Il parroco, padre Mario Bertola, della congregazione dei Figli di Maria Immacolata (Pavoniani) cui la parrocchia è affidata, ricorda quel giorno ancora con un certo orgoglio: «Il cardinale Ruini si complimentò per il buon funzionamento del nostro oratorio. Per noi questo luogo, frequentato volentieri anche da nonni e genitori dei ragazzi, è un’ottima occasione di incontrare le famiglie, non solo un cortile dove i giovani vengono a svagarsi». Di spazio per giocare ce n’è, eccome, nei quattro campi polifunzionali dove si svolgono anche corsi di ginnastica e scuola calcio. Insomma il “lavoro” non manca, per i 30-40 animatori che, a turno, gestiscono l’oratorio.

Ma l’impegno di San Barnaba con i più piccoli va oltre.
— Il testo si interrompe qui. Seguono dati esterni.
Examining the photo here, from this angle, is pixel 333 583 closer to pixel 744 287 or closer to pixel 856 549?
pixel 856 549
A parte i trenta Lupetti degli Scout (gruppo che comunque incassa adesioni anche da parte di altri giovani, fino ai 18 anni), nell’anno giubilare 2000 è nata una “casa famiglia” che si prende cura di 40-50 ragazzi provenienti da contesti famigliari economicamente e socialmente disagiati. «Questi giovani – precisa padre Bertola, pavoniano bergamasco, a San Barnaba dal ’77 all’84’, poi, dopo una parentesi pastorale a Monza, tornato nel 90’ e parroco della parrocchia di piazza dei Geografi dal ’96 – passano da noi tutto il pomeriggio. Fanno merenda qui, vengono assistiti da alcuni volontari nei compiti scolastici, e poi, verso le 19.30, i genitori passano a riprenderli. È un servizio di cui il nostro quartiere, di estrazione piuttosto popolare, ha piuttosto bisogno».

L’esempio e la testimonianza coerente di carità ripagano. Gli abitanti del quartiere rispondono infatti con entusiasmo alle iniziative pastorali della parrocchia. Ai due incontri mensili di catechesi per adulti; ai tre corsi prematrimoniali annuali frequentati mediamente da 12-14 coppie di fidanzati; al catechismo per la prima Comunione (partecipato da 120 ragazzi) e a quello per la Confermazione (80 circa). E, dopo aver ricevuto la Cresima, i ragazzi non si danno alla “latitanza”, ma vengono ancora coinvolti nelle attività parrocchiali da due gruppi post-Cresima.

Ma, puntualizza padre Bertola, «lo zoccolo duro della parrocchia è senz’altro l’Azione cattolica». «È vero – conferma Katia De Libertis, attiva nell’Ac di San Barnaba – siamo circa 200 e siamo coinvolti, ovviamente insieme ad altri gruppi, in tutte le attività parrocchiali: nel volontariato Caritas, nel catechismo per i ragazzi e per i fidanzati, nel coro parrocchiale intitolato a “Padre Giuseppe Benvegnu” e nel gruppo teatro che il 29 e il 30 marzo si esibirà con “Forza venite gente” di Michele Paulicelli presso la parrocchia Ognissanti. La nostra filosofia, insomma, è prestare servizio ovunque ce ne sia bisogno».

Oltre al gruppo “teatro” – che utilizza un ampio salone dove, all’occorrenza, viene montato un palcoscenico – sul fronte “cultura” si aspettano i rinforzi di una rivista parrocchiale. La pazienza saggia e tenace di padre Bertola lascia presagire che presto San Barnaba riuscirà ad averne una: «Purtroppo – ammette il parroco – l’idea di un nostro giornale non riesce ancora a decollare. Per ora cerco di sostituirlo con una “lettera alla comunità” che scrivo tutti i mesi».